概要
逆運動学 (IK: Inverse Kinematics) は、エンドポイント(手の位置など)から、各関節の角度を求めることを言う。 逆に、各関節の角度からエンドポイントの位置を導く出すことは、順運動学 (FK: Forward Kinematics) という。
順運動学では、一意にエンドポイントが定まるが、逆運動学では一般に関節の角度は一意に定まらず、複数の解が存在する。
ヤコビアンを用いた近似解法
$m$ 個のパラメータ(各関節の回転量) $\vec{x} \in \mathbb{R}^{m}$ から3次元空間上での各関節の位置を決定できるものとする。 $i$ 番目の関節の位置は $p_{i}: \mathbb{R}^{m} \rightarrow \mathbb{R}^{3}$ で与えられる。
ここで初期状態の関節位置が $p_{i}(\vec{x_{0}})$ で与えられ、最終的な関節の位置は $p_{i}(\vec{x_{0}} + \sigma)$ で表されるものとする。
いくつかの関節において、目標となる位置を与える。目標となる関節の位置を $\vec{t}_{i} \in \mathbb{R}^{3}, i \in \tau$ で表す。 $\tau$ は目標となる位置を持つ、全ての関節の添字をまとめた集合。
ここで $\sigma$ を決めるため、 $$ \| \sum_{i \in \tau} p_{i}(\vec{x_{0}} + \sigma) - p_{i}(\vec{x_{0}}) \| $$ を最小にする事を考える。
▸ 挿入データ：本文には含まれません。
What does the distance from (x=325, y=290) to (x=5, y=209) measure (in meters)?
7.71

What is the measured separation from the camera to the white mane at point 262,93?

$\sigma$ が小さい場合は、 $$ p_i(\vec{x_{0}} + \sigma) \approx p_i(\vec{x_{0}}) + J_{p}(\vec{x_{0}})\sigma $$ と近似することが出来る。ここで、 $J_{p}(\vec{x_{0}})$ は $\vec{x_{0}}$ における、$3 \times m$ のヤコビアンを表している。